In a paradoxical yet self-evident manner, Liza Szabó’s work translates the basic premise and problem of translation theory into images, namely that there is no such thing as accurate and absolutely faithful translation, no gateway from one language to another. The reason is that it is not merely the language that ought to be translated, but also the culture, lifestyle, disposition, and history, and if so required, in a single brief sentence at that. It can and should be attempted, but proves impossible to be accomplished with perfect accuracy and congruity. From a radical point of view, translation is impossible. This, however, is easily contradicted by our culture and daily life. However superficially or inaccurately, but we do after all understand each other or the other culture to some extent. More precisely, what happens is more of a lucky moment of comprehension accidentally emerging out of a series of fundamental misunderstandings.
Liza Szabó’s works target and attempt to disentangle or to the contrary, jumble the threads of understanding in the most relentless and problematic field of language. Idioms, proverbs, and adages are almost impossible to translate, only rather distant approximations are possible. In her series, she provides the most accurate literal translations of various proverbs of different nations (English, Turkish, Portuguese, Hungarian, Spanish, Dutch, Chinese, Finnish, etc.) – into images. The meaning of the proverbs, almost always figurative, is cancelled, extinguished by this gesture. What we see is a set of mysterious activities and objects.
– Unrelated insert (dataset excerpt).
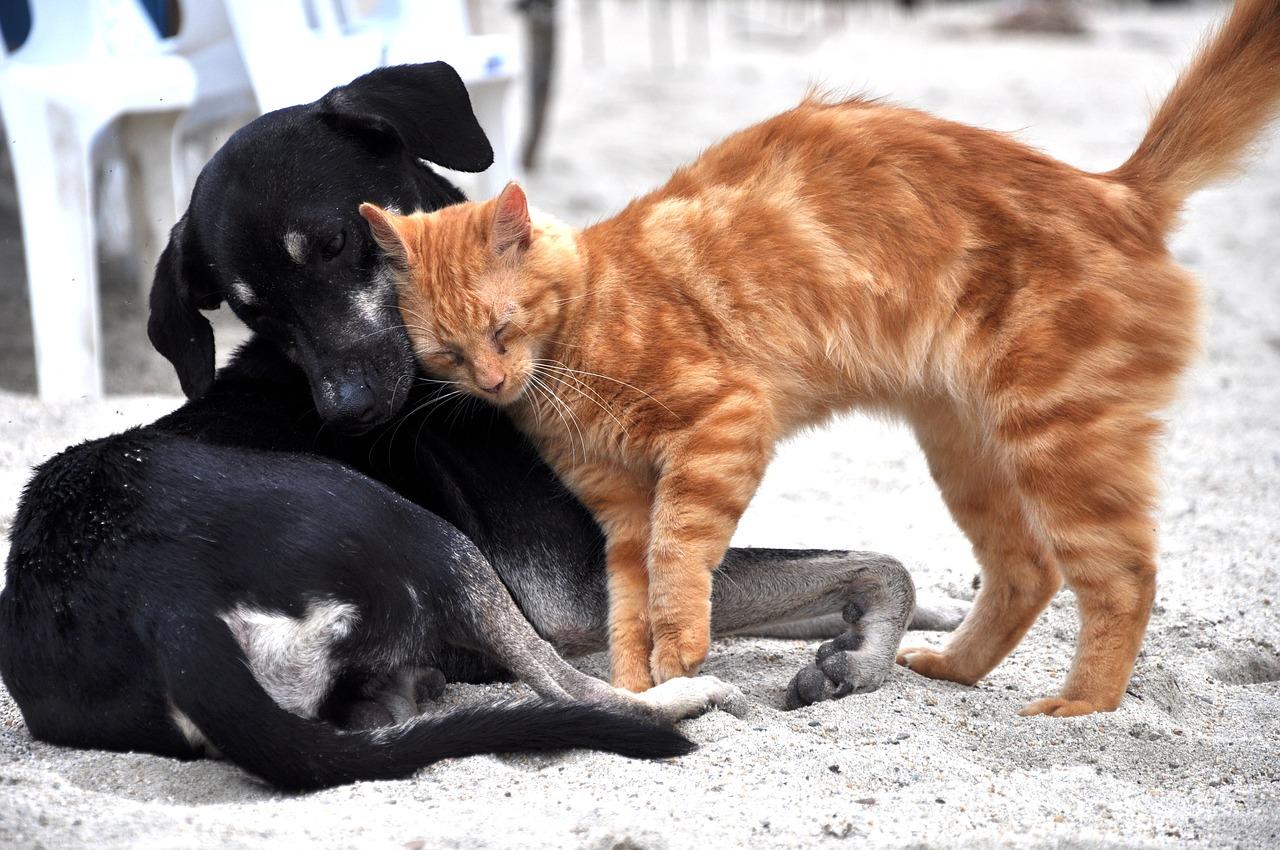 honden-katten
The captions of the images blur the obscurity further, as even though we can read the proverb in its original language, along with its English and Hungarian translations, we fail to understand either of them without an explanation. The website of the series, though, does include brief explanations for each image.
The origin of most idioms is obscure and therefore their meaning is difficult to deduce. The photographs are printed on a material similar to that of flags, and in addition to this, their colour scheme and composition represent the national colours of each nation. Liza Szabó’s work, her ruthless guide (Guide for Foreigners) constructs merry yet also tragic cul-de-sacs of our understanding and communication. The two photographs of her series Form from shake us up in another manner. We are confronted with abstract photos made by using analogue devices but imitating digital origin and unadulterated image manipulation. We cannot really make sense of them by mere observation, as from a certain distance they might as well be paintings.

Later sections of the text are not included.